You have to wonder whether anything other than having watched too many James Bond films feeds the idea that biometrics are a good means of achieving security. Nowadays, Canadians are not allowed to smile when they are having their passport photos taken, in hopes that computers will be able to read the images more easily. Of course, any computer matching system foiled by something as simple as smiling is not exactly likely to be useful for much.

Identification v. authentication

Biometrics can be used in two very distinct ways: as a means of authentication, and as a means of identification. Using a biometric (say, a fingerprint) to authenticate is akin to using a password in combination with a username. The first tells the system who you claim to be, the second attempts to verify that using something you have (like a keycard), something you know (like a password), or something you are (like a fingerprint scan). Using a biometric for identification attempts to determine who you are, within a database of possibilities, using biometric information.

Using a fingerprint scan for identification is much more problematic than using it for authentication. This is a bit like telling people to enter a password and, if it matches any password in the system, allow them into that person’s account. It isn’t quite that bad, because fingerprints are more unique and secure than passwords, but the problem remains that as the size of the database increases, the probability of false matching increases.

For another example, imagine you are trying to identify the victim of a car wreck using dental records. If person X is the registered owner and hasn’t been heard from since the crash, we can use dental records to authenticate that a badly damaged body almost certainly belongs to person X. This is like using biometrics for authentication. Likewise, if we know the driver could be one of three people, we can ascertain with a high degree of certainty which it is, by comparing dental x-rays from the body with records for the three possible matches. The trouble arises when we have no idea who person X is, so we try running the x-rays against the whole collection that we have. Not only is this likely to be resource intensive, it is likely to generate lots of mistakes, for reasons I will detail shortly.

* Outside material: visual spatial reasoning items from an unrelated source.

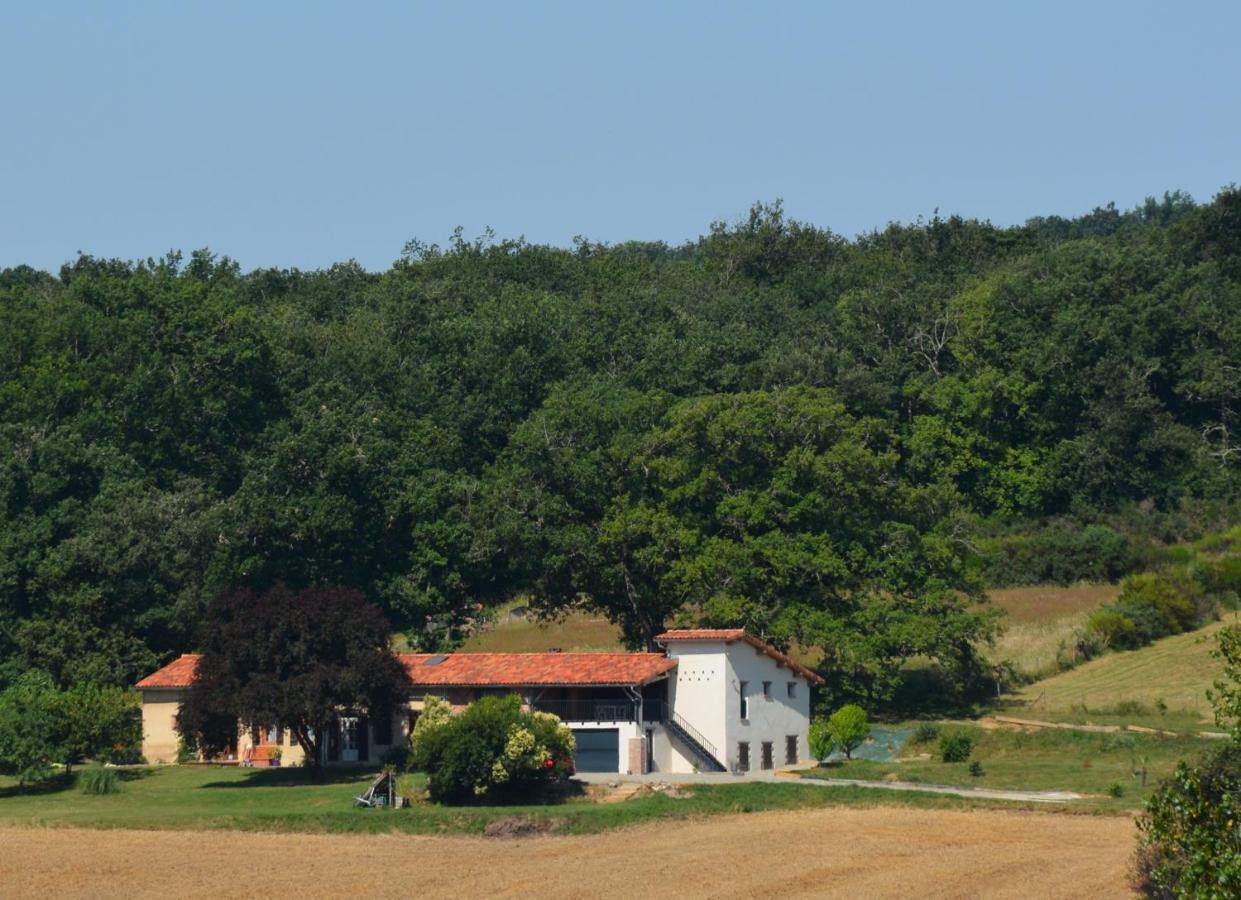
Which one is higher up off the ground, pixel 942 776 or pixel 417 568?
pixel 417 568

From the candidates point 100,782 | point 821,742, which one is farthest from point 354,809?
point 821,742

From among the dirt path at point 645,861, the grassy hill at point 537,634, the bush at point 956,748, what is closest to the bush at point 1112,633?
the bush at point 956,748

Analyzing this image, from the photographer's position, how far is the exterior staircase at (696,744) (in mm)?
74875

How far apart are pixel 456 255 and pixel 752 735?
85.7 m

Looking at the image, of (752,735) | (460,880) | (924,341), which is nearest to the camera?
(460,880)

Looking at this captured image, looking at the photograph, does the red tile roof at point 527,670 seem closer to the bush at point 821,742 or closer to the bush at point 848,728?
the bush at point 821,742

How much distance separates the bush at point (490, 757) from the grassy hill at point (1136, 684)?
23.0 m

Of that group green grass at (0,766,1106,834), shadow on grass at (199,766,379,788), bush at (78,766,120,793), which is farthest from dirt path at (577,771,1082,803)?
bush at (78,766,120,793)

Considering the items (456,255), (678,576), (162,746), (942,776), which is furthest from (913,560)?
(456,255)

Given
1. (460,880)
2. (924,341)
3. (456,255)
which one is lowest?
(460,880)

The big database problem in security settings

The problem of a big matching database is especially relevant when you are considering the implementation of wholesale surveillance. Ethical issues aside, imagine a database of the faces of thousands of known terrorists. You could then scan the face of everyone coming into an airport or other public place against that set. Both false positive and false negative matches are potentially problematic. With a false negative, a terrorist in the database could walk through undetected. For any scanning system, some probability (which statisticians call Beta, or the Type II Error Rate) attaches to that outcome. Conversely, there is the possibility of identifying someone not on the list as being one of the listed terrorists: a false positive. The probability of this is Alpha (Type I Error Rate), and it is in setting that threshold that the relative danger of false positives and negatives is established.

A further danger is somewhat akin to ‘mission creep’ - the logic that, since we are already here, we may as well do X in addition to Y, where X is our original purpose. This is a very frequent security issue. For example, think of driver’s licenses. Originally, they were meant to certify to a police officer that someone driving a car is licensed to do so. Some types of people would try to attack that system and make fake credentials. But once having a driver’s license lets you get credit cards, rent expensive equipment, secure other government documents, and the like, a system that existed for one purpose is vulnerable to attacks from people trying to do all sorts of other things. When that broadening of purpose is not anticipated, a serious danger exists that the security applied to the originally task will prove inadequate.

A similar problem exists with potential terrorist matching databases. Once we have a system for finding terrorists, why not throw in the faces of teenage runaways, escaped convicts, people with outstanding warrants, etc, etc? Again, putting ethical issues aside, think about the effect of enlarging the match database on the possibility of false positive results. Now, if we can count on security personnel to behave sensibly when such a result occurs, there may not be too much to worry about. Numerous cases of arbitrary detention, and even the use of lethal force, demonstrate that this is a serious issue indeed.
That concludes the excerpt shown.